One feature in JavaScript’s RegExp that is often overlooked, but can be quite useful at times, is lookahead assertions. For example, to match a sequence of digits that is followed by a percent sign, we can use /\d+(?=%)/. The percent sign itself is not part of the match result. The negation thereof, /\d+(?!%)/, would match a sequence of digits not followed by a percent sign:

/\d+(?=%)/.exec('100% of US presidents have been male'); // ['100']
/\d+(?!%)/.exec('that’s all 44 of them'); // ['44']

The opposite of lookahead, lookbehind assertions, have been missing in JavaScript, but are available in other regular expression implementations, such as that of the .NET framework. Instead of reading ahead, the regular expression engine reads backwards for the match inside the assertion. A sequence of digits following a dollar sign can be matched by /(?<=\$)\d+/, where the dollar sign would not be part of the match result. The negation thereof, /(?<!\$)\d+/, matches a sequence of digits following anything but a dollar sign.

/(?<=\$)\d+/.exec('Benjamin Franklin is on the $100 bill'); // ['100']
/(?<!\$)\d+/.exec('it’s worth about €90'); // ['90']

Generally, there are two ways to implement lookbehind assertions. Perl, for example, requires lookbehind patterns to have a fixed length. That means that quantifiers such as * or + are not allowed. This way, the regular expression engine can step back by that fixed length, and match the lookbehind the exact same way as it would match a lookahead, from the stepped back position.

The regular expression engine in the .NET framework takes a different approach. Instead of needing to know how many characters the lookbehind pattern will match, it simply matches the lookbehind pattern backwards, while reading characters against the normal read direction. This means that the lookbehind pattern can take advantage of the full regular expression syntax and match patterns of arbitrary length.

Clearly, the second option is more powerful than the first. That is why the V8 team, and the TC39 champions for this feature, have agreed that JavaScript should adopt the more expressive version, even though its implementation is slightly more complex.

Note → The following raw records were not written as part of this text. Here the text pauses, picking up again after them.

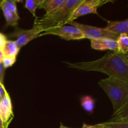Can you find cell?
Masks as SVG:
<instances>
[{
  "label": "cell",
  "mask_w": 128,
  "mask_h": 128,
  "mask_svg": "<svg viewBox=\"0 0 128 128\" xmlns=\"http://www.w3.org/2000/svg\"><path fill=\"white\" fill-rule=\"evenodd\" d=\"M66 0H42L41 8H43L46 14H49L60 8Z\"/></svg>",
  "instance_id": "8fae6325"
},
{
  "label": "cell",
  "mask_w": 128,
  "mask_h": 128,
  "mask_svg": "<svg viewBox=\"0 0 128 128\" xmlns=\"http://www.w3.org/2000/svg\"><path fill=\"white\" fill-rule=\"evenodd\" d=\"M110 128H128V121H106L103 122Z\"/></svg>",
  "instance_id": "d6986e66"
},
{
  "label": "cell",
  "mask_w": 128,
  "mask_h": 128,
  "mask_svg": "<svg viewBox=\"0 0 128 128\" xmlns=\"http://www.w3.org/2000/svg\"><path fill=\"white\" fill-rule=\"evenodd\" d=\"M16 60V58H12V57H6L4 56L2 60V64H3L4 68H8L9 67L12 66L15 63Z\"/></svg>",
  "instance_id": "ffe728a7"
},
{
  "label": "cell",
  "mask_w": 128,
  "mask_h": 128,
  "mask_svg": "<svg viewBox=\"0 0 128 128\" xmlns=\"http://www.w3.org/2000/svg\"><path fill=\"white\" fill-rule=\"evenodd\" d=\"M84 0H66L58 10L42 17L35 18L33 28L39 29L42 32L51 29L61 27L68 24L70 18L74 10Z\"/></svg>",
  "instance_id": "7a4b0ae2"
},
{
  "label": "cell",
  "mask_w": 128,
  "mask_h": 128,
  "mask_svg": "<svg viewBox=\"0 0 128 128\" xmlns=\"http://www.w3.org/2000/svg\"><path fill=\"white\" fill-rule=\"evenodd\" d=\"M91 46L94 50L99 51L110 50L111 51H118V48L117 41L111 38L91 40Z\"/></svg>",
  "instance_id": "9c48e42d"
},
{
  "label": "cell",
  "mask_w": 128,
  "mask_h": 128,
  "mask_svg": "<svg viewBox=\"0 0 128 128\" xmlns=\"http://www.w3.org/2000/svg\"><path fill=\"white\" fill-rule=\"evenodd\" d=\"M2 12H3L4 16L5 18L6 22V26H16L18 25V22L20 20V16L18 14H14L8 9L6 8L1 7Z\"/></svg>",
  "instance_id": "5bb4252c"
},
{
  "label": "cell",
  "mask_w": 128,
  "mask_h": 128,
  "mask_svg": "<svg viewBox=\"0 0 128 128\" xmlns=\"http://www.w3.org/2000/svg\"><path fill=\"white\" fill-rule=\"evenodd\" d=\"M81 105L88 112L92 113L95 107V101L90 96H82L81 98Z\"/></svg>",
  "instance_id": "9a60e30c"
},
{
  "label": "cell",
  "mask_w": 128,
  "mask_h": 128,
  "mask_svg": "<svg viewBox=\"0 0 128 128\" xmlns=\"http://www.w3.org/2000/svg\"><path fill=\"white\" fill-rule=\"evenodd\" d=\"M106 28L118 36L122 34L128 35V19L121 21H108Z\"/></svg>",
  "instance_id": "30bf717a"
},
{
  "label": "cell",
  "mask_w": 128,
  "mask_h": 128,
  "mask_svg": "<svg viewBox=\"0 0 128 128\" xmlns=\"http://www.w3.org/2000/svg\"><path fill=\"white\" fill-rule=\"evenodd\" d=\"M20 50L15 41L11 40H7L2 48L4 56L6 57L16 58Z\"/></svg>",
  "instance_id": "4fadbf2b"
},
{
  "label": "cell",
  "mask_w": 128,
  "mask_h": 128,
  "mask_svg": "<svg viewBox=\"0 0 128 128\" xmlns=\"http://www.w3.org/2000/svg\"><path fill=\"white\" fill-rule=\"evenodd\" d=\"M60 128H68V127H66V126H64V125H62V124H61V125H60Z\"/></svg>",
  "instance_id": "f1b7e54d"
},
{
  "label": "cell",
  "mask_w": 128,
  "mask_h": 128,
  "mask_svg": "<svg viewBox=\"0 0 128 128\" xmlns=\"http://www.w3.org/2000/svg\"><path fill=\"white\" fill-rule=\"evenodd\" d=\"M5 68L2 62H0V82L3 84L4 75Z\"/></svg>",
  "instance_id": "44dd1931"
},
{
  "label": "cell",
  "mask_w": 128,
  "mask_h": 128,
  "mask_svg": "<svg viewBox=\"0 0 128 128\" xmlns=\"http://www.w3.org/2000/svg\"><path fill=\"white\" fill-rule=\"evenodd\" d=\"M0 7L6 8L14 14H18L17 8L15 1H9V0H4L0 2Z\"/></svg>",
  "instance_id": "ac0fdd59"
},
{
  "label": "cell",
  "mask_w": 128,
  "mask_h": 128,
  "mask_svg": "<svg viewBox=\"0 0 128 128\" xmlns=\"http://www.w3.org/2000/svg\"><path fill=\"white\" fill-rule=\"evenodd\" d=\"M81 128H97L96 125H89L86 123H83L82 126Z\"/></svg>",
  "instance_id": "cb8c5ba5"
},
{
  "label": "cell",
  "mask_w": 128,
  "mask_h": 128,
  "mask_svg": "<svg viewBox=\"0 0 128 128\" xmlns=\"http://www.w3.org/2000/svg\"><path fill=\"white\" fill-rule=\"evenodd\" d=\"M47 34L56 35L66 41L79 40L84 39V36L81 31L72 25H64L61 27L51 29L45 32H42L41 36Z\"/></svg>",
  "instance_id": "5b68a950"
},
{
  "label": "cell",
  "mask_w": 128,
  "mask_h": 128,
  "mask_svg": "<svg viewBox=\"0 0 128 128\" xmlns=\"http://www.w3.org/2000/svg\"><path fill=\"white\" fill-rule=\"evenodd\" d=\"M70 68L86 71H98L128 82V63L123 54L110 51L100 59L76 63L64 62Z\"/></svg>",
  "instance_id": "6da1fadb"
},
{
  "label": "cell",
  "mask_w": 128,
  "mask_h": 128,
  "mask_svg": "<svg viewBox=\"0 0 128 128\" xmlns=\"http://www.w3.org/2000/svg\"><path fill=\"white\" fill-rule=\"evenodd\" d=\"M98 84L108 95L114 112L128 102V82L110 76L99 81Z\"/></svg>",
  "instance_id": "3957f363"
},
{
  "label": "cell",
  "mask_w": 128,
  "mask_h": 128,
  "mask_svg": "<svg viewBox=\"0 0 128 128\" xmlns=\"http://www.w3.org/2000/svg\"><path fill=\"white\" fill-rule=\"evenodd\" d=\"M6 41H7V40H6V38L4 36V34L0 32V48L2 49L4 45L6 43Z\"/></svg>",
  "instance_id": "603a6c76"
},
{
  "label": "cell",
  "mask_w": 128,
  "mask_h": 128,
  "mask_svg": "<svg viewBox=\"0 0 128 128\" xmlns=\"http://www.w3.org/2000/svg\"><path fill=\"white\" fill-rule=\"evenodd\" d=\"M123 55H124V57L125 60H126V61H127L128 63V52H127V53H126V54H123Z\"/></svg>",
  "instance_id": "83f0119b"
},
{
  "label": "cell",
  "mask_w": 128,
  "mask_h": 128,
  "mask_svg": "<svg viewBox=\"0 0 128 128\" xmlns=\"http://www.w3.org/2000/svg\"><path fill=\"white\" fill-rule=\"evenodd\" d=\"M110 1L107 0H84L81 4H80L72 14L70 18L69 22L73 21L78 18L88 14H98V8L102 6ZM68 22V23H69Z\"/></svg>",
  "instance_id": "8992f818"
},
{
  "label": "cell",
  "mask_w": 128,
  "mask_h": 128,
  "mask_svg": "<svg viewBox=\"0 0 128 128\" xmlns=\"http://www.w3.org/2000/svg\"><path fill=\"white\" fill-rule=\"evenodd\" d=\"M0 128H5L4 125L3 123V121H2L1 117H0Z\"/></svg>",
  "instance_id": "4316f807"
},
{
  "label": "cell",
  "mask_w": 128,
  "mask_h": 128,
  "mask_svg": "<svg viewBox=\"0 0 128 128\" xmlns=\"http://www.w3.org/2000/svg\"><path fill=\"white\" fill-rule=\"evenodd\" d=\"M96 126L97 128H110L108 126L105 125L104 123L98 124H96Z\"/></svg>",
  "instance_id": "d4e9b609"
},
{
  "label": "cell",
  "mask_w": 128,
  "mask_h": 128,
  "mask_svg": "<svg viewBox=\"0 0 128 128\" xmlns=\"http://www.w3.org/2000/svg\"><path fill=\"white\" fill-rule=\"evenodd\" d=\"M7 92L8 91L5 89L3 84L0 82V101L4 97V96L7 93Z\"/></svg>",
  "instance_id": "7402d4cb"
},
{
  "label": "cell",
  "mask_w": 128,
  "mask_h": 128,
  "mask_svg": "<svg viewBox=\"0 0 128 128\" xmlns=\"http://www.w3.org/2000/svg\"><path fill=\"white\" fill-rule=\"evenodd\" d=\"M42 33L39 29L32 27L30 30H22V29L17 28L14 32L11 33L10 36L16 38L15 40L16 45L20 49L27 44L29 42L41 36Z\"/></svg>",
  "instance_id": "52a82bcc"
},
{
  "label": "cell",
  "mask_w": 128,
  "mask_h": 128,
  "mask_svg": "<svg viewBox=\"0 0 128 128\" xmlns=\"http://www.w3.org/2000/svg\"><path fill=\"white\" fill-rule=\"evenodd\" d=\"M4 57V53H3V51H2V48H0V62H2V60H3Z\"/></svg>",
  "instance_id": "484cf974"
},
{
  "label": "cell",
  "mask_w": 128,
  "mask_h": 128,
  "mask_svg": "<svg viewBox=\"0 0 128 128\" xmlns=\"http://www.w3.org/2000/svg\"><path fill=\"white\" fill-rule=\"evenodd\" d=\"M116 41L118 46V51L122 54L128 52V35L125 34L119 35Z\"/></svg>",
  "instance_id": "2e32d148"
},
{
  "label": "cell",
  "mask_w": 128,
  "mask_h": 128,
  "mask_svg": "<svg viewBox=\"0 0 128 128\" xmlns=\"http://www.w3.org/2000/svg\"><path fill=\"white\" fill-rule=\"evenodd\" d=\"M108 121H128V102L114 111Z\"/></svg>",
  "instance_id": "7c38bea8"
},
{
  "label": "cell",
  "mask_w": 128,
  "mask_h": 128,
  "mask_svg": "<svg viewBox=\"0 0 128 128\" xmlns=\"http://www.w3.org/2000/svg\"><path fill=\"white\" fill-rule=\"evenodd\" d=\"M0 117L3 121L5 128H8L9 124L14 118L12 103L8 92L0 101Z\"/></svg>",
  "instance_id": "ba28073f"
},
{
  "label": "cell",
  "mask_w": 128,
  "mask_h": 128,
  "mask_svg": "<svg viewBox=\"0 0 128 128\" xmlns=\"http://www.w3.org/2000/svg\"><path fill=\"white\" fill-rule=\"evenodd\" d=\"M68 24L72 25L78 28L83 34L85 38L90 39V40H99L102 38H111L117 40L119 36L118 35L108 31L106 28H101L94 27V26L80 23L74 21L70 22Z\"/></svg>",
  "instance_id": "277c9868"
},
{
  "label": "cell",
  "mask_w": 128,
  "mask_h": 128,
  "mask_svg": "<svg viewBox=\"0 0 128 128\" xmlns=\"http://www.w3.org/2000/svg\"><path fill=\"white\" fill-rule=\"evenodd\" d=\"M42 0H26L25 2V8L32 13V16L36 18V10L38 8H41Z\"/></svg>",
  "instance_id": "e0dca14e"
}]
</instances>
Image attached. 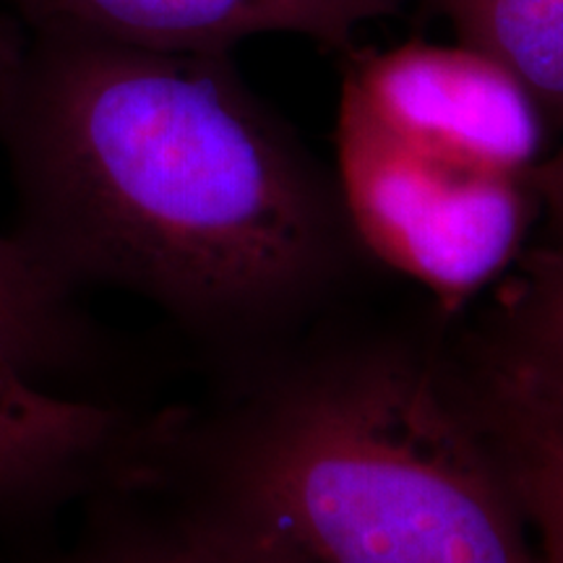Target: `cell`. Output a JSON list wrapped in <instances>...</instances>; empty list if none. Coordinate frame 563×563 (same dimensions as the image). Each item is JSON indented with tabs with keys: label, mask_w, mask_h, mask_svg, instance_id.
<instances>
[{
	"label": "cell",
	"mask_w": 563,
	"mask_h": 563,
	"mask_svg": "<svg viewBox=\"0 0 563 563\" xmlns=\"http://www.w3.org/2000/svg\"><path fill=\"white\" fill-rule=\"evenodd\" d=\"M11 230L42 285L146 300L211 371L340 308L373 256L329 170L230 53L26 32L0 91Z\"/></svg>",
	"instance_id": "1"
},
{
	"label": "cell",
	"mask_w": 563,
	"mask_h": 563,
	"mask_svg": "<svg viewBox=\"0 0 563 563\" xmlns=\"http://www.w3.org/2000/svg\"><path fill=\"white\" fill-rule=\"evenodd\" d=\"M454 316L336 308L144 415L121 475L269 563H540Z\"/></svg>",
	"instance_id": "2"
},
{
	"label": "cell",
	"mask_w": 563,
	"mask_h": 563,
	"mask_svg": "<svg viewBox=\"0 0 563 563\" xmlns=\"http://www.w3.org/2000/svg\"><path fill=\"white\" fill-rule=\"evenodd\" d=\"M336 178L373 262L420 282L446 311L506 272L538 207L530 175L402 136L344 89Z\"/></svg>",
	"instance_id": "3"
},
{
	"label": "cell",
	"mask_w": 563,
	"mask_h": 563,
	"mask_svg": "<svg viewBox=\"0 0 563 563\" xmlns=\"http://www.w3.org/2000/svg\"><path fill=\"white\" fill-rule=\"evenodd\" d=\"M376 121L477 165L530 175L543 141L532 97L470 47L412 45L357 58L342 84Z\"/></svg>",
	"instance_id": "4"
},
{
	"label": "cell",
	"mask_w": 563,
	"mask_h": 563,
	"mask_svg": "<svg viewBox=\"0 0 563 563\" xmlns=\"http://www.w3.org/2000/svg\"><path fill=\"white\" fill-rule=\"evenodd\" d=\"M144 415L51 389L0 357V530L87 501L129 462Z\"/></svg>",
	"instance_id": "5"
},
{
	"label": "cell",
	"mask_w": 563,
	"mask_h": 563,
	"mask_svg": "<svg viewBox=\"0 0 563 563\" xmlns=\"http://www.w3.org/2000/svg\"><path fill=\"white\" fill-rule=\"evenodd\" d=\"M407 0H0L26 32H74L157 53H230L290 32L344 51L357 26L397 16Z\"/></svg>",
	"instance_id": "6"
},
{
	"label": "cell",
	"mask_w": 563,
	"mask_h": 563,
	"mask_svg": "<svg viewBox=\"0 0 563 563\" xmlns=\"http://www.w3.org/2000/svg\"><path fill=\"white\" fill-rule=\"evenodd\" d=\"M483 418L530 527L540 563H563V399L498 361L464 329Z\"/></svg>",
	"instance_id": "7"
},
{
	"label": "cell",
	"mask_w": 563,
	"mask_h": 563,
	"mask_svg": "<svg viewBox=\"0 0 563 563\" xmlns=\"http://www.w3.org/2000/svg\"><path fill=\"white\" fill-rule=\"evenodd\" d=\"M81 530L37 563H269L154 485L118 477L91 493Z\"/></svg>",
	"instance_id": "8"
},
{
	"label": "cell",
	"mask_w": 563,
	"mask_h": 563,
	"mask_svg": "<svg viewBox=\"0 0 563 563\" xmlns=\"http://www.w3.org/2000/svg\"><path fill=\"white\" fill-rule=\"evenodd\" d=\"M0 357L45 384L102 363V336L76 300L34 277L16 245L0 232Z\"/></svg>",
	"instance_id": "9"
},
{
	"label": "cell",
	"mask_w": 563,
	"mask_h": 563,
	"mask_svg": "<svg viewBox=\"0 0 563 563\" xmlns=\"http://www.w3.org/2000/svg\"><path fill=\"white\" fill-rule=\"evenodd\" d=\"M462 45L504 66L563 125V0H433Z\"/></svg>",
	"instance_id": "10"
},
{
	"label": "cell",
	"mask_w": 563,
	"mask_h": 563,
	"mask_svg": "<svg viewBox=\"0 0 563 563\" xmlns=\"http://www.w3.org/2000/svg\"><path fill=\"white\" fill-rule=\"evenodd\" d=\"M473 334L498 361L563 399V251L540 245L525 253Z\"/></svg>",
	"instance_id": "11"
},
{
	"label": "cell",
	"mask_w": 563,
	"mask_h": 563,
	"mask_svg": "<svg viewBox=\"0 0 563 563\" xmlns=\"http://www.w3.org/2000/svg\"><path fill=\"white\" fill-rule=\"evenodd\" d=\"M530 188L538 207L543 209L551 241L545 245L563 251V152L551 159L534 162L530 170Z\"/></svg>",
	"instance_id": "12"
},
{
	"label": "cell",
	"mask_w": 563,
	"mask_h": 563,
	"mask_svg": "<svg viewBox=\"0 0 563 563\" xmlns=\"http://www.w3.org/2000/svg\"><path fill=\"white\" fill-rule=\"evenodd\" d=\"M26 45V30L11 16L9 11L0 9V91L9 81L11 70L16 68L21 51Z\"/></svg>",
	"instance_id": "13"
}]
</instances>
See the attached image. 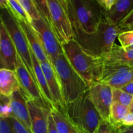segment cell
Returning a JSON list of instances; mask_svg holds the SVG:
<instances>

Because lookbehind assertions match backwards, there are some subtle behaviors that would otherwise be considered surprising. For example, a capturing group with a quantifier captures the last match. Usually, that is the right-most match. But inside a lookbehind assertion, we match from right to left, therefore the left-most match is captured:

/h(?=(\w)+)/.exec('hodor');  // ['h', 'r']
/(?<=(\w)+)r/.exec('hodor'); // ['r', 'h']

A capturing group can be referenced via back reference after it has been captured. Usually, the back reference has to be to the right of the capture group. Otherwise, it would match the empty string, as nothing has been captured yet. However, inside a lookbehind assertion, the match direction is reversed:

/(?<=(o)d\1)r/.exec('hodor'); // null
/(?<=\1d(o))r/.exec('hodor'); // ['r', 'o']

Lookbehind assertions are currently in a very early stage in the TC39 specification process. However, because they are such an obvious extension to the RegExp syntax, we decided to prioritize their implementation. You can already experiment with lookbehind assertions by running V8 version 4.9 or later with --harmony, or by enabling experimental JavaScript features (use about:flags) in Chrome from version 49 onwards.